…Занавес еще не опустился, а все внизу с истерическими криками кинулись к барьеру. И наверху зрители поднялись со своих мест. «Браво! Браво! Marion… Marion!»
Штейнбах стиснул зубы как бы от боли и прижмурил веки… Ему вспоминаются Венеция, дневник Мани, ее ревность, ее страдания. Ему кажется, что во мраке прошлого он видит одну яркую точку — тот день, когда любовь Мани к нему — Штейнбаху, ее вера в него, эти последние иллюзии умерли в ее душе. Но сделал ли он что-нибудь, чтобы воскресить эту веру? Нет. «Я хотел создать тебе новый мир, — думает он. — Но ты женщина. Ты не поняла моей жертвы…»
— Marion… Bravo, bravo, Marion! — несутся крики. Но занавеса почему-то не поднимают.
Штейнбах тревожно встает.
— Nils!.. Marion!.. Marion!.. — все нетерпеливее, все возбужденнее несутся крики.
— Что такое? Почему они не выходят? — спрашивает Штейнбах.
— Я сейчас оттуда… Marion в истерике…
Через пять минут эта весть разносится по театру.
— Все еще не выходили? Господи! Надо же устраивать истерики в такие минуты! Да она совсем не считается с публикой.
— Ах, барон! Наконец-то!
— Pardon! — говорит Штейнбах и стучит в уборную. Он видит заплаканные, но сияющие глаза Мани, растерянное лицо Нильса.
— Ты испугался, Марк? Теперь все прошло… Поди сюда, сядь! И пожми руку моему Нильсу. Я поцеловала его сейчас в благодарность. Я ничто без него на сцене. Если моя игра сейчас стоила чего-нибудь… Нет, я больше не буду плакать. Дай зеркальце!

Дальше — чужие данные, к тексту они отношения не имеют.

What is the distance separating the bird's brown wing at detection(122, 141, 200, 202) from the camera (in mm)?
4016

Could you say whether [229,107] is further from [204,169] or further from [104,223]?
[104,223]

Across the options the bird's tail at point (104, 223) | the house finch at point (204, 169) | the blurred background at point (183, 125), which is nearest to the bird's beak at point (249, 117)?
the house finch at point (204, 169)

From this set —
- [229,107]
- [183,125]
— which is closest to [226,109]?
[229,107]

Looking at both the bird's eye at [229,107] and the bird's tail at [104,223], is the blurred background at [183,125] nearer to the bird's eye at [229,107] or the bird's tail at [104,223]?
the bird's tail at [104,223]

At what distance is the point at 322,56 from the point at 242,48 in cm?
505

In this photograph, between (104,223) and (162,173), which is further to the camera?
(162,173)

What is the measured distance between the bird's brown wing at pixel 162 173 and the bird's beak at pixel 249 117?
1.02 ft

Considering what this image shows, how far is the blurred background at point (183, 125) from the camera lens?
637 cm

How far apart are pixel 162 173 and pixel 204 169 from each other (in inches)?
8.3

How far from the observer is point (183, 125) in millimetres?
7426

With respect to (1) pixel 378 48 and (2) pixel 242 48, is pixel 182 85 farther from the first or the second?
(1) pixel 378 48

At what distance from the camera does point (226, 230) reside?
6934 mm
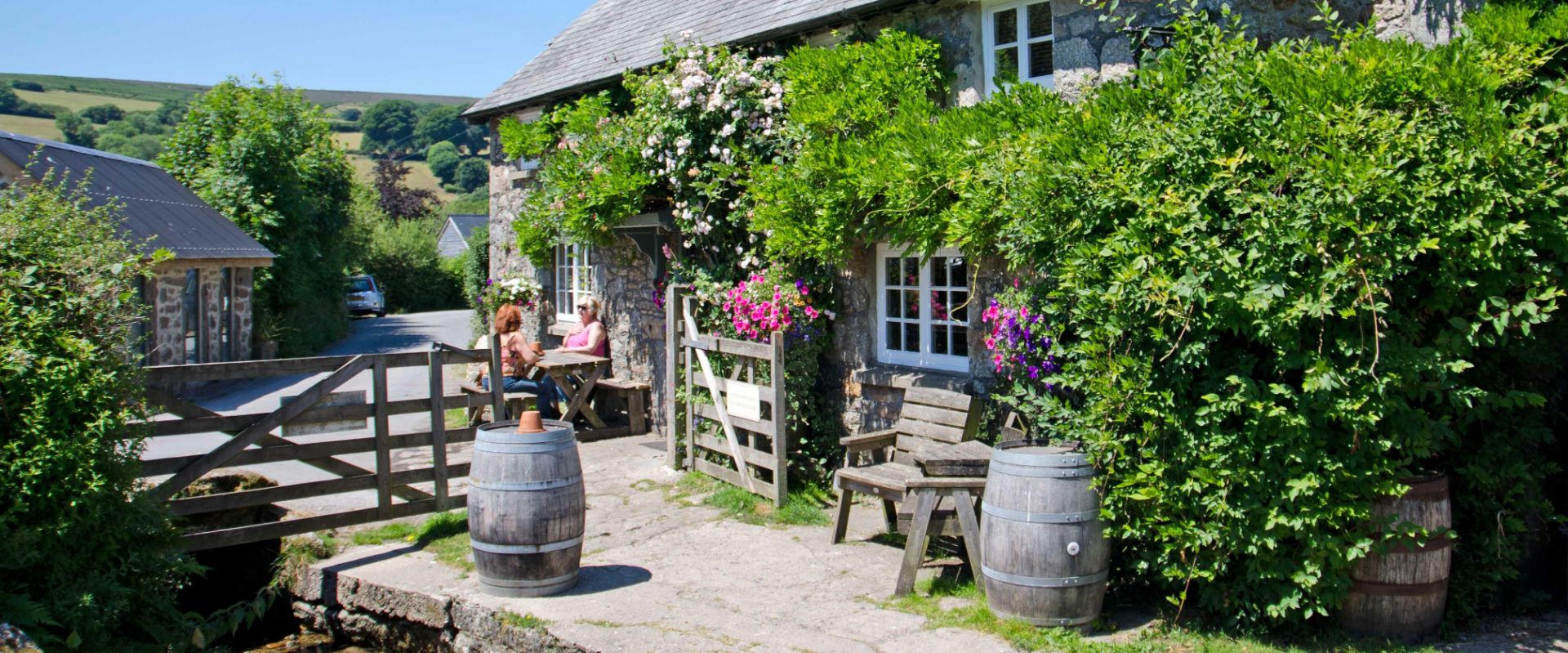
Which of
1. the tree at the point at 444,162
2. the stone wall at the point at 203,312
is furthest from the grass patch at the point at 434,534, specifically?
the tree at the point at 444,162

Но Марк не выражает восторга. Эта «Манечка» поразила его. Он смотрит на Зеркальце, не видя его на туалетном столе.
Маня сама берет его.
— Ну, так и знала! Нос распух и глаза красные. Ступайте, Нильс! Я буду гримироваться.
— Nils… Nils… Marion… Marion…
— Вы не выйдете? Слышите? Весь театр зовет.
— Нет не выйду. Идите, Нильс, один!
— Не пойду я без вас! — огорченно бросает Нильс и, сдвинув брови, вызывающе складывает руки на груди.
Она с восторгом глядит на него. Для нее он все еще пастух, все еще полубог. А она сама — простая девушка долины, для которой Любовь и Смерть идут рядом, обнявшись как сестры. Она растерянно опускает зеркальце на колени.
— Что же мне делать? Марк, я пойду… Я должна идти…
Маня встает.
— Мой нос ужасен. Правда, Марк?
Взгляд Нильса словно обжигает ее лицо. И она чувствует себя бессильной.
— Пойдемте, — говорит он тихо, но повелительно. — Пойдемте!
И увлекает ее за собой, крепко держа за руку. И она идет, покорная, счастливая, точно во сне.
«Если б только не просыпаться…»
«Это ничего, ничего, — говорит себе Штейнбах, невольно закрывая глаза. — Он ей ближе сейчас, чем я. Но Нильс — это только прекрасный сон. А я унылая действительность. Сны кончаются. Жизнь остается…»
Пахнуло теплом из залы. И вот они оба перед лицом толпы, покоренной и восторженной. Маня смотрит на одного Гаральда. Она видит, что он поднялся и аплодирует ей.
Но Нильс и не глядит вверх, в ложу, где сидела недавно жена его. Он забыл о ней. Не с ней, с другой делит он радость этой минуты. Не она, другая вдохновила его и подняла сейчас на вершину жизни. И помогла ему покорить вот этих людей внизу.
Он сам никогда не переживал такого подъема. Были триумфы, но не было этого экстаза в игре. О, какие минуты! Не вся ли жизнь в этих ощущениях борьбы за власть и победу?
…Спектакль кончился, но публика не расходится. Вызовы без конца. Неудержимый порыв, слезы благодарности, лица, полные экстаза. Те, кто все-таки поспешили за калошами, успокоившиеся и одетые, в шубах, еще толпятся, запружая все выходы. Marion и Нильса засыпали цветами. Громадную колесницу желтых сияющих хризантем вкатили на сцену, когда Marion показалась в первый раз по окончании «Сказки». Это цветы от Штейнбаха. Нильсу он поднес лавровый венок.